◆ **WORK REQUIRED**
After finding the line with "United States, site" in the data below, set down exactly each line through the one with "common name: red deer", inclusive, and stop there.
===== SOURCE MATERIAL =====
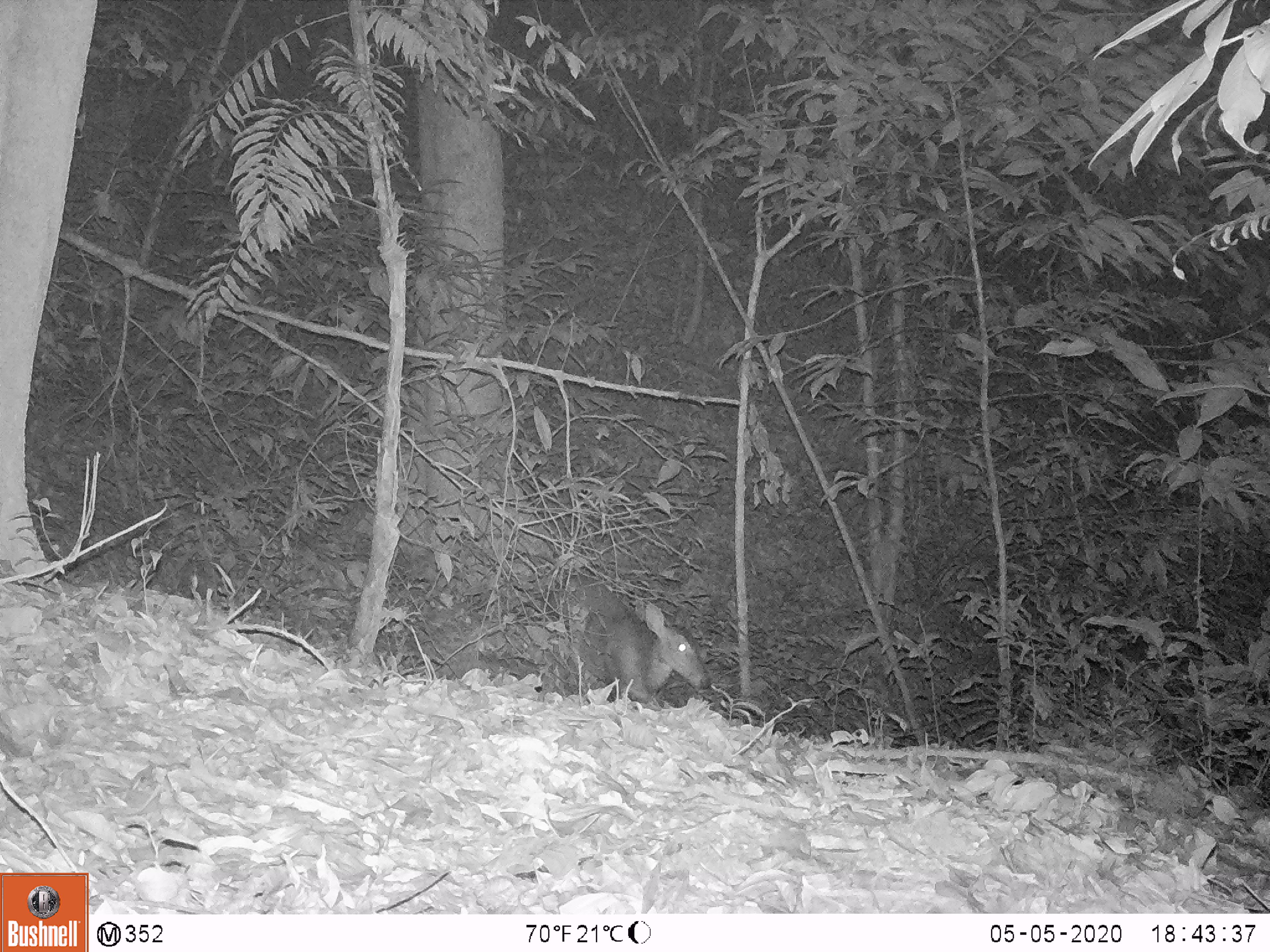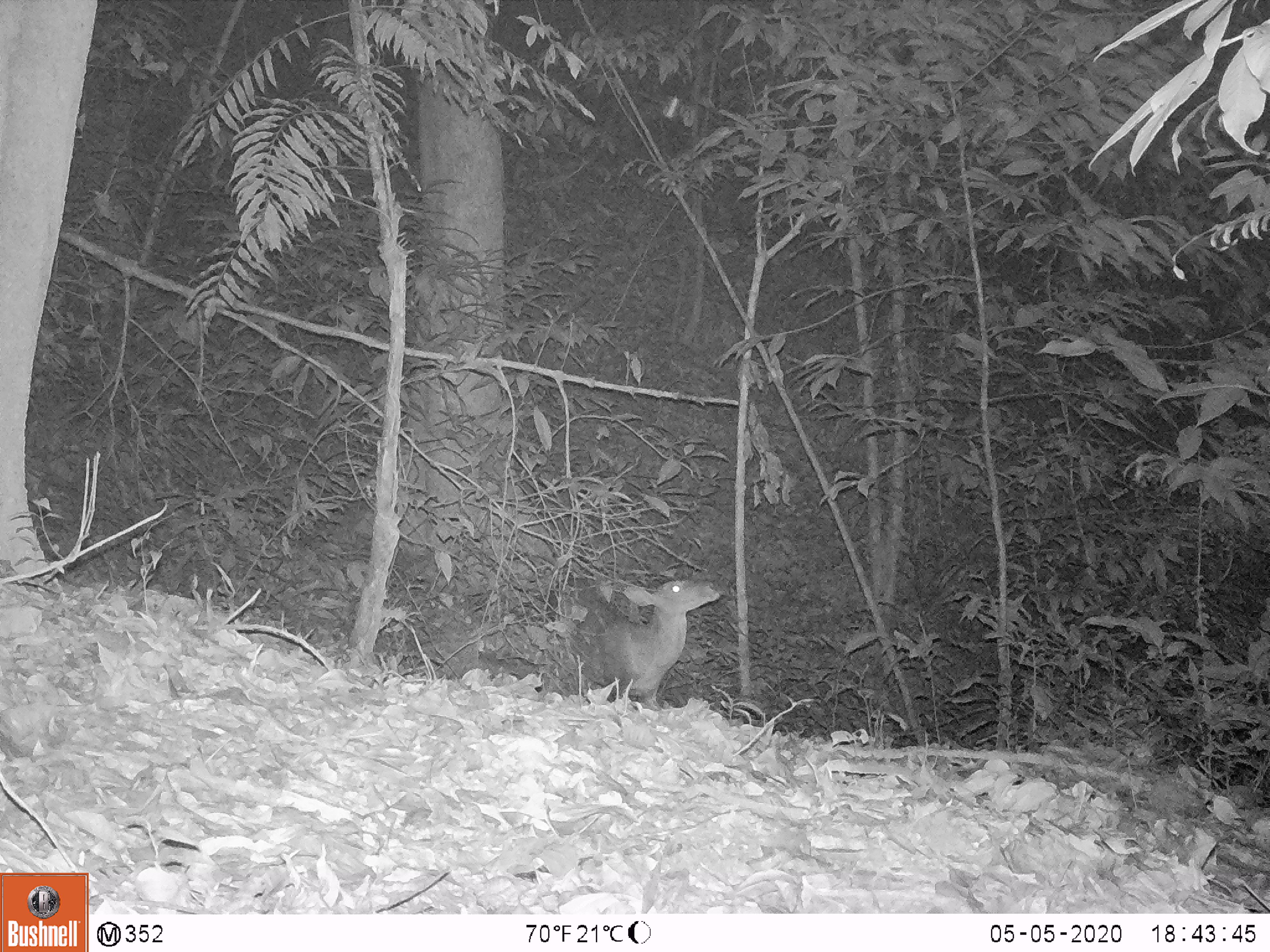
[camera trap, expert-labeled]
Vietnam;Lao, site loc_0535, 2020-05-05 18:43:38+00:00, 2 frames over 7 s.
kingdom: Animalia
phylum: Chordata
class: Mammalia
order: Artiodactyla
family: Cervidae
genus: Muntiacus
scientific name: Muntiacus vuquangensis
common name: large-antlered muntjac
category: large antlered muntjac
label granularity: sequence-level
=====
===== SOURCE MATERIAL =====
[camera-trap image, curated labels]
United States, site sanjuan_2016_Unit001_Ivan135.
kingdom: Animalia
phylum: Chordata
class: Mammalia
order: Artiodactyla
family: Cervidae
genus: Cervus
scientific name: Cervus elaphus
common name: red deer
=====
===== SOURCE MATERIAL =====
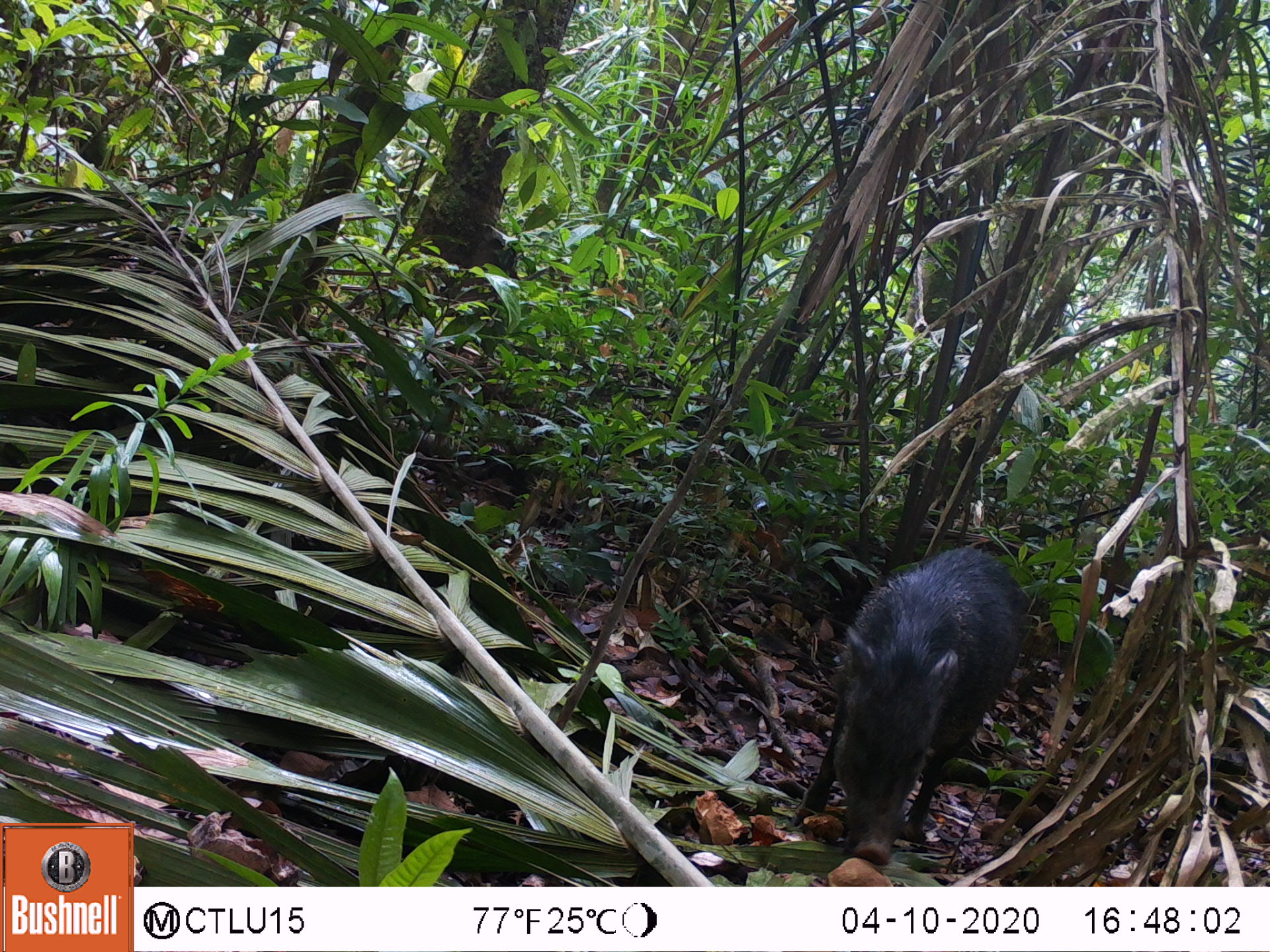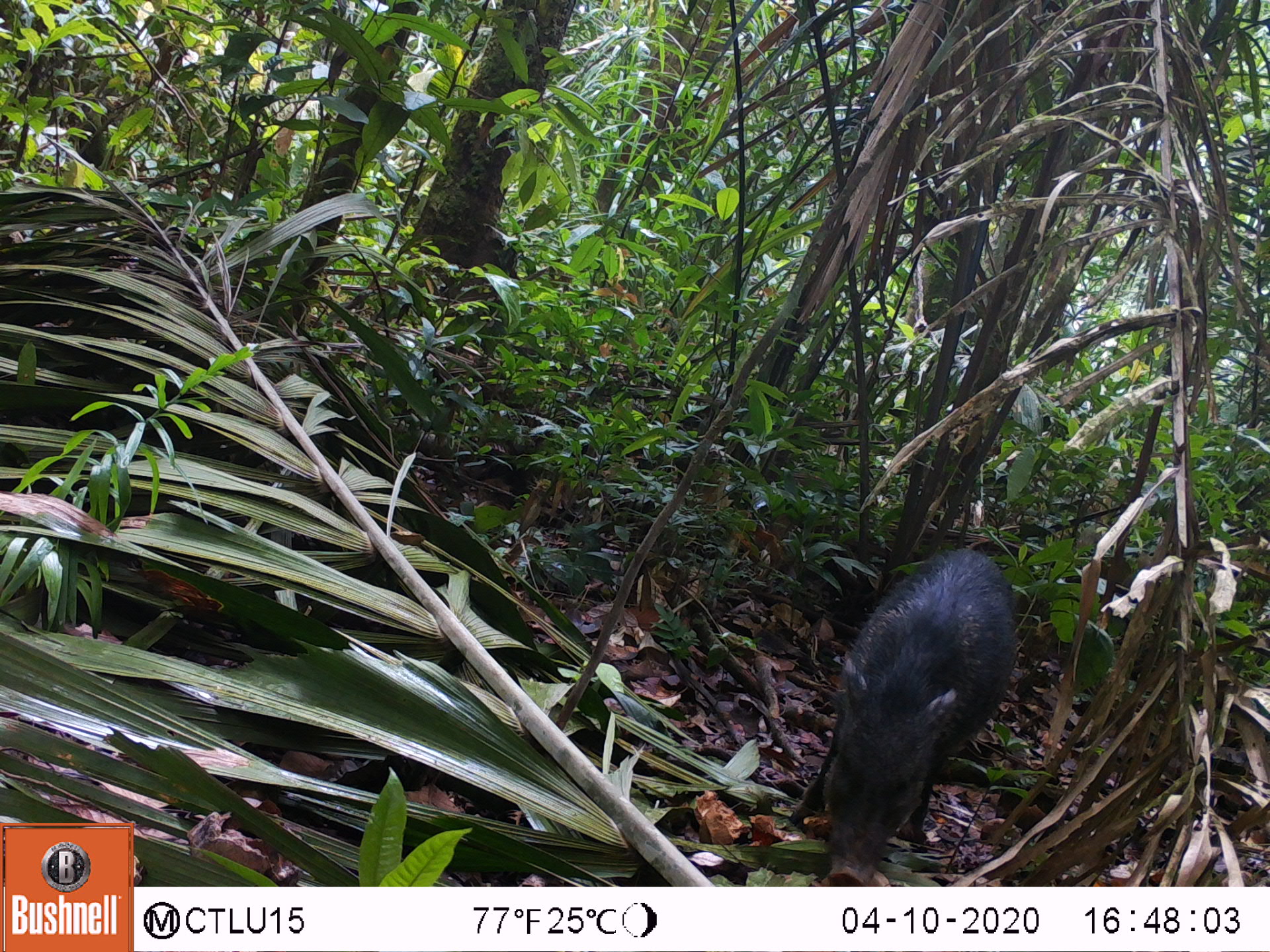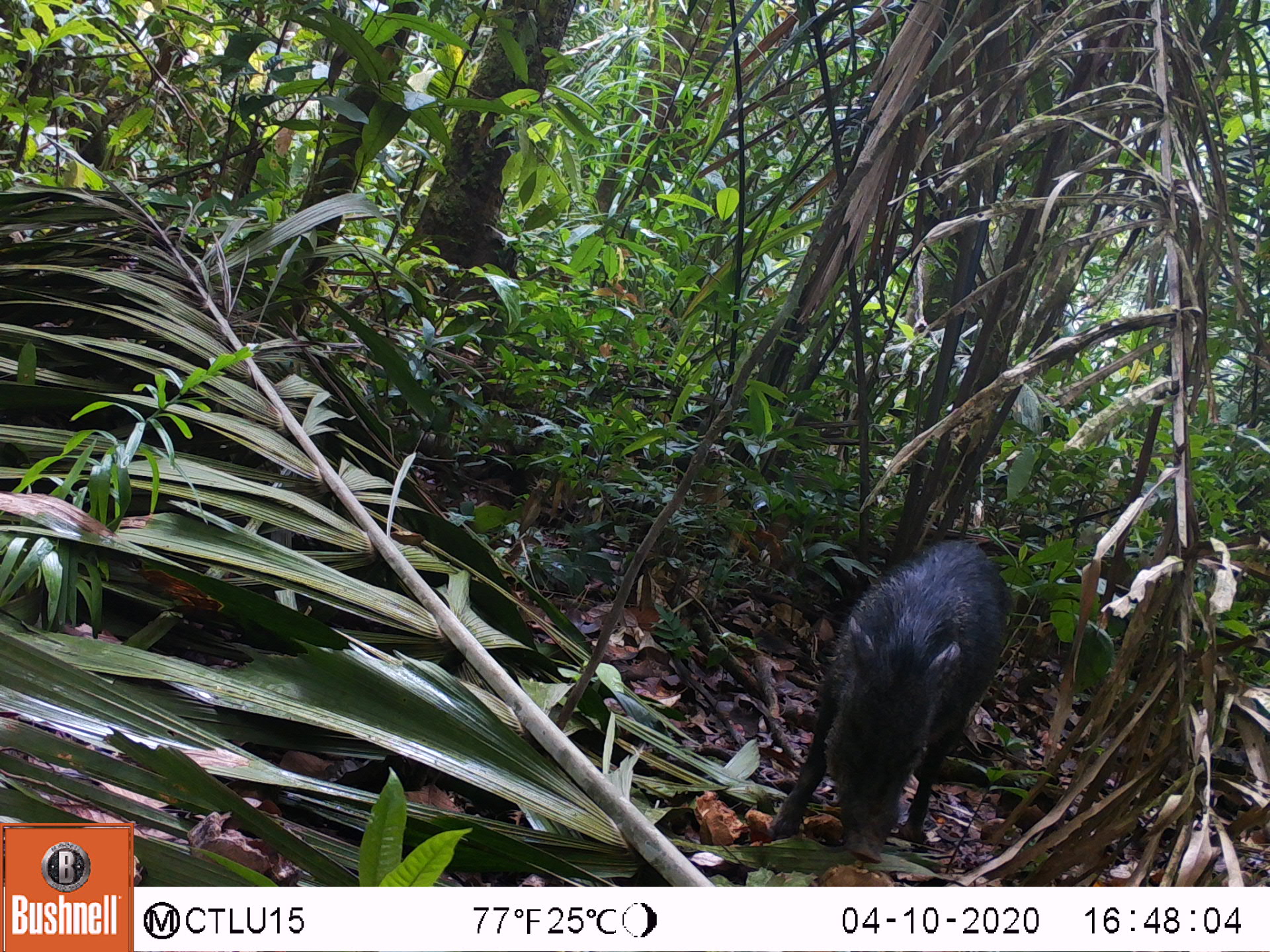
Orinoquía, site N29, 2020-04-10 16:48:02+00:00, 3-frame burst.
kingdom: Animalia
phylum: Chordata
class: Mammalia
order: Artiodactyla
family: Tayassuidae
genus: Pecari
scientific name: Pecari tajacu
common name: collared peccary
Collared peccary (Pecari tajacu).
=====
◆ **SOLUTION TO THIS EXERCISE**
United States, site sanjuan_2016_Unit001_Ivan135.
kingdom: Animalia
phylum: Chordata
class: Mammalia
order: Artiodactyla
family: Cervidae
genus: Cervus
scientific name: Cervus elaphus
common name: red deer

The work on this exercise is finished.